The onus is on those producing the evidence to actively engage governments, stakeholders and policymakers, and outline the human and economic advantages of preventive strategies like behavioral interventions over a treatment-focused model of healthcare provision. Related to this, behavioral scientists need to better demonstrate how theory-based behavioral interventions that work in lab and field experiments, and have been shown to be effective in larger randomized controlled trials and in real world contexts, can be implemented in practice. Such evidence should be the focus of evidence presentations to government and policymakers advocating investment in, and implementation of, behavioral interventions. The expanding discipline of implementation science focuses on translation of research findings into evidence-based practice, and is receiving increased attention in the fields of behavioral science, public health, health promotion, and health policy . In the context of behavioral interventions, implementation science examines the pathways and strategies necessary for the uptake and implementation of interventions by policymakers and providers. Evidence on how behavioral interventions can be developed by key workers within existing networks, who will ultimately be responsible for implementing the intervention , and how users of the intervention can be involved in the implementation, is important to ensure that interventions are practically relevant and sensitive to the contextual and cultural characteristics of target populations. In addition, equipment for weed growing research on how theory-based behavioral interventions can be upscaled so their reach within target populations is maximized and the changes in health behavior and health outcomes promised by formative research realized.
Research is needed to identify the conditions necessary to up-scale behavioral interventions in real world contexts, including identifying the partnerships needed to fund, implement, monitor, and maintain interventions; engaging stakeholders to assess the feasibility and acceptability of implementing the intervention in the target community or setting; assisting governmental agencies in developing multi-level and multi-sectorial plans to implement interventions; and developing ways to embed interventions in existing networks throughout development from inception to implementation.In conclusion, interventions based on behavioral theory have been shown to be effective in changing health behavior. However, there is still need for more research on interventions that systematically and precisely map intervention content with theoretical determinants, and the need for greater transparency in the reporting of intervention content and protocols. Arguments that such behavioral interventions do not work in the real world based on observations that pandemics of non-communicable disease continue to rise, and large scale interventions have not shifted population-level participation in health behavior, as my colleague contends, are specious and miss the point.
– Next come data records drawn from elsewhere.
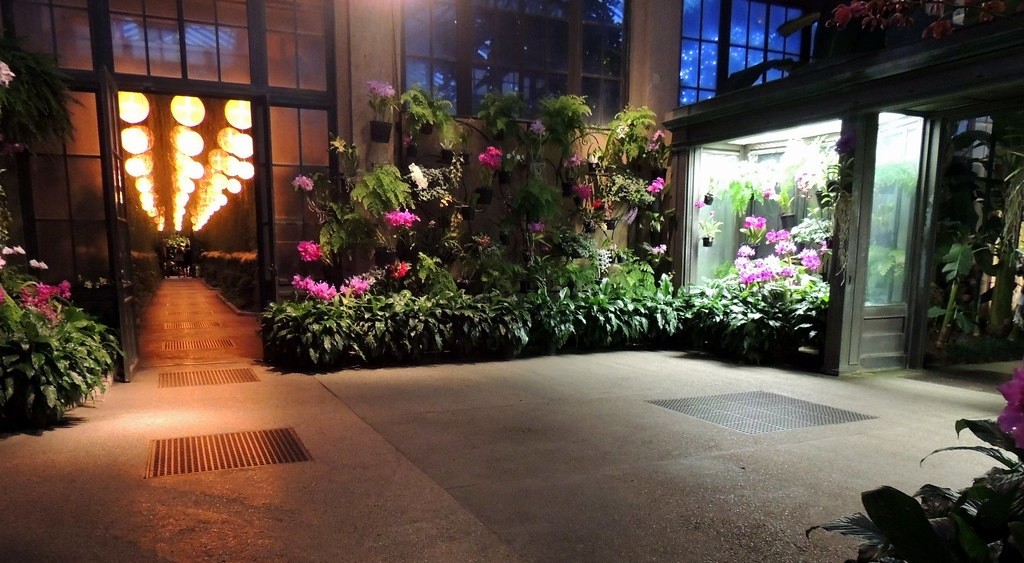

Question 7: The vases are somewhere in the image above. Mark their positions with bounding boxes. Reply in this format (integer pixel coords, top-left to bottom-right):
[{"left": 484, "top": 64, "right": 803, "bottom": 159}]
[
  {"left": 582, "top": 222, "right": 596, "bottom": 232},
  {"left": 437, "top": 216, "right": 451, "bottom": 229},
  {"left": 649, "top": 166, "right": 667, "bottom": 180},
  {"left": 476, "top": 187, "right": 493, "bottom": 207},
  {"left": 605, "top": 219, "right": 616, "bottom": 229},
  {"left": 406, "top": 146, "right": 417, "bottom": 157},
  {"left": 520, "top": 275, "right": 538, "bottom": 292},
  {"left": 561, "top": 183, "right": 572, "bottom": 197},
  {"left": 369, "top": 119, "right": 393, "bottom": 143},
  {"left": 703, "top": 194, "right": 714, "bottom": 206},
  {"left": 457, "top": 281, "right": 478, "bottom": 295},
  {"left": 499, "top": 230, "right": 511, "bottom": 245}
]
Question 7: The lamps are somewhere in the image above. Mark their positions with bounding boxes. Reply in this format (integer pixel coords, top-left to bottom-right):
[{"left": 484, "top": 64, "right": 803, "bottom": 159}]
[{"left": 118, "top": 91, "right": 255, "bottom": 232}]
The issue is not that interventions based on behavior theory do not work in changing behavior in ‘real world’ contexts, they do, rather, it is a lack of investment in, and inadequate upscaling and implementation of, these interventions that has failed to translate their efficacy into sustained, long-term change at the population level.Over 50 years positive population behaviors or health outcomes for nutrition and physical activity have fallen or flatlined globally, and in individual countries. Data shows: rising global obesity since 1975 , and inindividual countries including England, Chile, and Australia; falling or flatlining fruit and vegetable consumption in USA since 1994, and in Japan and Brazil since 1965; and rising physical inactivity globally since 2001, in Spain since 1995, in USA since 1997, and in China since 1989.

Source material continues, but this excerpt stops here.